It’s about time, in an effort to man myself up, that I got fit. So, this week I’ve officially signed up to my local gym. That’s right; I’m stupid enough to allow them to take a £31.50 direct debit out of my account each month in return for sweet FA. With the best will in the world, I’ll probably fail miserably. In fact, I urge you all to challenge me on a regular basis to find out if I have been putting my money to good use, or whether I’ll just waste those twelve instalments until I get the opportunity to cancel it.

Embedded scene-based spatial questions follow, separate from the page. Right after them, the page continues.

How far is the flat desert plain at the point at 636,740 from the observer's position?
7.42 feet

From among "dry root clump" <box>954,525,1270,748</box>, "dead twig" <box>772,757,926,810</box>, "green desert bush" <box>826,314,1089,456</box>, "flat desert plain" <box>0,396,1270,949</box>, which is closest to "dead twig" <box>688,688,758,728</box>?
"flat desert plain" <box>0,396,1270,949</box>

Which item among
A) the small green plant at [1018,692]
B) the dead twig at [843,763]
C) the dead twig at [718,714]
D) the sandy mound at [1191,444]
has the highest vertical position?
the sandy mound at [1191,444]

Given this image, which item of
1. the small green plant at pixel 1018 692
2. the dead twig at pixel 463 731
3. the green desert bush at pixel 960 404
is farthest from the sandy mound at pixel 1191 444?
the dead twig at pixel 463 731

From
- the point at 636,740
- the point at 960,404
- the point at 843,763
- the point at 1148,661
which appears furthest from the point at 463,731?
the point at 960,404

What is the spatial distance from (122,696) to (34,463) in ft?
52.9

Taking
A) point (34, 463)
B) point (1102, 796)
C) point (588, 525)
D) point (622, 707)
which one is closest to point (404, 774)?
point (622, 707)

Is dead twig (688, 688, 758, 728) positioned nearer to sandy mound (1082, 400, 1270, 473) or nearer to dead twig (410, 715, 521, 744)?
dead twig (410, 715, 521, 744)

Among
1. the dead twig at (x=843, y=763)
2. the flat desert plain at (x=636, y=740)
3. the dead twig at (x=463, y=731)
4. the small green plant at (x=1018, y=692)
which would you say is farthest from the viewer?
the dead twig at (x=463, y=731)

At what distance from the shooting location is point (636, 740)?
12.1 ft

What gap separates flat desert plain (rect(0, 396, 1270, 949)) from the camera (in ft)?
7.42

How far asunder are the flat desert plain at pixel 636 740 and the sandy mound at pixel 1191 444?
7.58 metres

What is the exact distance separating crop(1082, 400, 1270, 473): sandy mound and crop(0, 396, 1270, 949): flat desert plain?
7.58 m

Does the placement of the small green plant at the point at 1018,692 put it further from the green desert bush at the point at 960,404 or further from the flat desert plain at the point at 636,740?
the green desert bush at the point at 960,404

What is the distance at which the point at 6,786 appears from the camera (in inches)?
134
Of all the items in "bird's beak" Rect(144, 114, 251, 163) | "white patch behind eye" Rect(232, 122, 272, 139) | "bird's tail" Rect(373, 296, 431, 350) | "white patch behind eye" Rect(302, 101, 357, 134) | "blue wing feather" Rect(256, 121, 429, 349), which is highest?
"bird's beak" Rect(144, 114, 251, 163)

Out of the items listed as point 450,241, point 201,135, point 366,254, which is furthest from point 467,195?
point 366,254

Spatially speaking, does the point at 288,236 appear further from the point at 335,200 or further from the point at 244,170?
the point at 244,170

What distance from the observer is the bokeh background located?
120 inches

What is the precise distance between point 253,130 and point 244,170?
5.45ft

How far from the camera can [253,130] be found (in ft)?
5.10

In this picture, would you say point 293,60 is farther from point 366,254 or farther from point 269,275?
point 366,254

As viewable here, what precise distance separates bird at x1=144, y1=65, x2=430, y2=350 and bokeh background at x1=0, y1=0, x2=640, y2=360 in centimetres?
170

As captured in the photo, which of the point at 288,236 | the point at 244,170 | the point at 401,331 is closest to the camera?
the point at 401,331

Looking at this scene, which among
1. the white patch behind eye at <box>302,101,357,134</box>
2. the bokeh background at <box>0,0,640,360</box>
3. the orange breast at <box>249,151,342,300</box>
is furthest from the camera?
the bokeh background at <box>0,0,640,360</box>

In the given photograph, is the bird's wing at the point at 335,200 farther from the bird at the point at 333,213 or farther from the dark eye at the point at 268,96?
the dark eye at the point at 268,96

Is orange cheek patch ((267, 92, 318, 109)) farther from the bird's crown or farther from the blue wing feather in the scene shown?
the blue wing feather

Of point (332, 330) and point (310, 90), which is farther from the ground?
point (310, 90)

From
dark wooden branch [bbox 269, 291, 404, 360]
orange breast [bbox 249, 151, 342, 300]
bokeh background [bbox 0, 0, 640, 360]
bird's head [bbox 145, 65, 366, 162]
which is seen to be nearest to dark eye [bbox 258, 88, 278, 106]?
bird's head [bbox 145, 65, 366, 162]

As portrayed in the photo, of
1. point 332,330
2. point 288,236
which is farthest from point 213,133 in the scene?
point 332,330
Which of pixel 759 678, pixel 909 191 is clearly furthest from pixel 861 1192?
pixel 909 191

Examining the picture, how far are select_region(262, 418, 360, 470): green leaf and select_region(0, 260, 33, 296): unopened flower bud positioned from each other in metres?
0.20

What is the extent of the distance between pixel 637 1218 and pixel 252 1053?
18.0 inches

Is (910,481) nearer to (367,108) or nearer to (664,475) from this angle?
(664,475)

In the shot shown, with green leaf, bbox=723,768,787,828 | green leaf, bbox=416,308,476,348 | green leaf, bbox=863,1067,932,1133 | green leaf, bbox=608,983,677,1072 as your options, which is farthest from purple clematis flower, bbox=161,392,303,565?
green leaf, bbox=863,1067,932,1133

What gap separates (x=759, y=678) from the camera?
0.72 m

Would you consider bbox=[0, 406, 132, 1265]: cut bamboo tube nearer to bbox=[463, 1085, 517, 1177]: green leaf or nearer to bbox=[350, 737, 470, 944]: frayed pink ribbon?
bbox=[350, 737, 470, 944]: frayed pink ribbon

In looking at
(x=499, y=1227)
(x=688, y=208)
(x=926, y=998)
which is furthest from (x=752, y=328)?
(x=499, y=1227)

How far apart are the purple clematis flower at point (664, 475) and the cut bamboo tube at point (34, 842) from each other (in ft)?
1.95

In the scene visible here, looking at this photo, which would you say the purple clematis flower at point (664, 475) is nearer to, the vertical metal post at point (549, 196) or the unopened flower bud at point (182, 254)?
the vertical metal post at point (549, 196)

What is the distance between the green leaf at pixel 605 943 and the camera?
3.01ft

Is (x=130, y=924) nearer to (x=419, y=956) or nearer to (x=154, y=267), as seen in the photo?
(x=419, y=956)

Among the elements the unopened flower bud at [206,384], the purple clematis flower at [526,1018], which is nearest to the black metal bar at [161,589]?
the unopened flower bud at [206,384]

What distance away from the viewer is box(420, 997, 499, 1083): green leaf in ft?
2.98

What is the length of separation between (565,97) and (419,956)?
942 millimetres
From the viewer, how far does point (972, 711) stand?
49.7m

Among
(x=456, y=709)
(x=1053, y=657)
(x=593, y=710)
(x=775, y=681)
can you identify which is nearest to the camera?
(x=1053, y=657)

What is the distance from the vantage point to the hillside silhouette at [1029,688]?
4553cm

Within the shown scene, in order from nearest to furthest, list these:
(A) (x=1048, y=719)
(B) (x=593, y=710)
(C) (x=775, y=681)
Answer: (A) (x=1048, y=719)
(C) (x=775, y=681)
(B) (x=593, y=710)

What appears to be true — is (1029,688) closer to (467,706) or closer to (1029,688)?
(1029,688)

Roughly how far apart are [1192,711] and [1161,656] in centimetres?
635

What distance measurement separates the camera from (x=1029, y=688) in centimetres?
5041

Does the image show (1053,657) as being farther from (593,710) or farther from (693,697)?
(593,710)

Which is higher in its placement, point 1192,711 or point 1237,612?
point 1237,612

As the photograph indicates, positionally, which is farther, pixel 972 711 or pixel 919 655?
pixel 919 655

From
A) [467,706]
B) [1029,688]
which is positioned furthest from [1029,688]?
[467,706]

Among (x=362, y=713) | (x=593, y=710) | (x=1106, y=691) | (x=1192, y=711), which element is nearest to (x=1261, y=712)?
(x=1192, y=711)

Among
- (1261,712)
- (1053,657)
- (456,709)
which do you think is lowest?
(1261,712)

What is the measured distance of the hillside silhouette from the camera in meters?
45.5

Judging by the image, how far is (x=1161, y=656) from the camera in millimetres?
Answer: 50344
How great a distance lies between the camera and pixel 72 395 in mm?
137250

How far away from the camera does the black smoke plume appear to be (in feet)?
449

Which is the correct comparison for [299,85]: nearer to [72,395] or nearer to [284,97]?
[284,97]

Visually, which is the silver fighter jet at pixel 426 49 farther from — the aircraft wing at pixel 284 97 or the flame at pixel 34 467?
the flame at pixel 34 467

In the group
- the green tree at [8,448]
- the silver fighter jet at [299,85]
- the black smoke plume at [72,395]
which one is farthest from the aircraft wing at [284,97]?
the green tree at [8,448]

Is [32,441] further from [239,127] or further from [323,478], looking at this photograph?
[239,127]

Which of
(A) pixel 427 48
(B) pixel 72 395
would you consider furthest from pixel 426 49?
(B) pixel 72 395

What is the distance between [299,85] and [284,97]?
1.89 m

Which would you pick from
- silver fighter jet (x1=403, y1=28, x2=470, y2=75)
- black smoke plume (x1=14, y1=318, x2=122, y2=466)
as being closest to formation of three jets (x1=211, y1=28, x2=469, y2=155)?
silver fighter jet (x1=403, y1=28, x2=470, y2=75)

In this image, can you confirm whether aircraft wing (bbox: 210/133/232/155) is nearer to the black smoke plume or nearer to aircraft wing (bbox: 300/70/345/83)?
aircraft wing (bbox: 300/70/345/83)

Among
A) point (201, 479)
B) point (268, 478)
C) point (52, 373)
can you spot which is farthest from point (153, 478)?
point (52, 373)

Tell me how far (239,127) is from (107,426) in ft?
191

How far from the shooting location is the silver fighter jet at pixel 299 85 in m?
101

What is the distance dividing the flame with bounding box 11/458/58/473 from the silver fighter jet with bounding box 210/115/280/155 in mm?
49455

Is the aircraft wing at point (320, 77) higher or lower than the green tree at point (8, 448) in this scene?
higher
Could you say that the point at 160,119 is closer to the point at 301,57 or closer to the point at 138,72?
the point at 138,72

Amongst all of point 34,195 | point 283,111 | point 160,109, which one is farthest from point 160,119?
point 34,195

I quite like the idea of being a gym member. It’s kind of like a little exclusive club that I’m now a part of… only, I think I’m the only 6’3” pale gangly fellow there. Having put on my gym kit the other day, I couldn’t help but think that I actually looked like a 12 year old girl. I mean, there are some proper machines at the gym – proper muscle bound freaks and ones that will no doubt bully me off the equipment. After all, if I stand sideways then they probably won’t be able to see me using it because I’m so scrawny. When I went in the other day, there were all these meatheads in there just pumping iron, looking at themselves all oily in the mirror and sat thinking “Ohhhh yeeeeah”. Although despite me tensing up my little pigeon chest… I’m not actually ashamed to be so slender, nope. It’s quite something to boast that if I were a woman, I’d probably be a size 0 (in your face women) and that I’d have sexy legs – just a tad hairy. But, cross dressing aside, it’s time to get fit. As I say to my fat housemate, he really needs to turn that A into an I. The fatty.
Though, I think I might have developed some sort of phobia of the gym already. I’m a tad worried that these meatheads are going to be thinking “Er, what’s this child doing in the gym?”, before I go over and politely ask “can I borrow this weight?”, before they pick it up with ease, pass it to me and I’m forced to drag it along the floor. Is it just me with this new phobia of the gym and general gymyness? Or I am just looking for even more reasons not to go…?
If by some miracle you happen to see my sweating it out at the gym, do me a favour will you? Can you pick up the weight for me that I’m dragging along the floor? Many thanks.